Platelet lysate hydrogel-coated suture threads for tendon tissue engineering

Tendon injuries constitute significant clinical problems ascribable both to the limit natural healing capacity of this tissue and to the inefficiency of the current repair treatments. Tendon tissue engineering (TTE) represents an alternative approach that, through highly multidisciplinary strategies and techniques, aims to promote the generation of adequate tissue engineered tendons. Particularly, the development of biomimetic and micro-engineered hydrogels has been broadly investigated as a potential strategy, due to their ability to provide physiological support for cells mimicking the cellular instructive microenvironment.
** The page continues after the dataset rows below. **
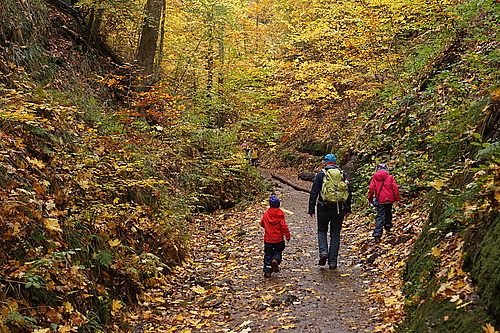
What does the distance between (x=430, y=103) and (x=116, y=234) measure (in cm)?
868

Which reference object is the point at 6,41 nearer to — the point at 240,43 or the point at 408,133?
the point at 408,133

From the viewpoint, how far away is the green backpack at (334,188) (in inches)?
295

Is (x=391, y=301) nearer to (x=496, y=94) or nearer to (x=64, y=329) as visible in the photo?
(x=496, y=94)

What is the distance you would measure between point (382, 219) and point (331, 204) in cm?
148

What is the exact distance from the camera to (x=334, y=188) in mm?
7496

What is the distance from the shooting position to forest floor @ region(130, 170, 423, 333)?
17.9 feet

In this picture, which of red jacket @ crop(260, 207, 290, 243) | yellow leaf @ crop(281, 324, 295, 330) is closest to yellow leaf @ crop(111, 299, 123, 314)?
yellow leaf @ crop(281, 324, 295, 330)

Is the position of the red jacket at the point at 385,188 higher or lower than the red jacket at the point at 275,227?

Based on this concept, herein, it is explored the use of platelet lysate (PL) to create a hydrogel layer as a depot of therapeutic factors to induce tenogenic differentiation of encapsulated human adipose-derived stem cells (hASCs). Thus, commercially available silk suture threads were first immersed into a thrombin/calcium chloride (CaCl2) solution and then incubated in PL, containing hASCs, to allow the hydrogel formation. Interestingly, cells were found viable and able to sense the presence of chemotactic factors, being aligned within and at the surface of the thread core. Furthermore, the presence of an ordered newly synthesized extracellular matrix (ECM) together with the expression of tendon-related markers demonstrate the potential use of this method for the generation of a tendon-specific microenvironment. Finally, the impressive silk sutures mechanical properties discovered, suggest the perspective clinical applications of these constructs to bridge injured tendons or as starting blocks in the development of more complex constructs for tendon repair approaches.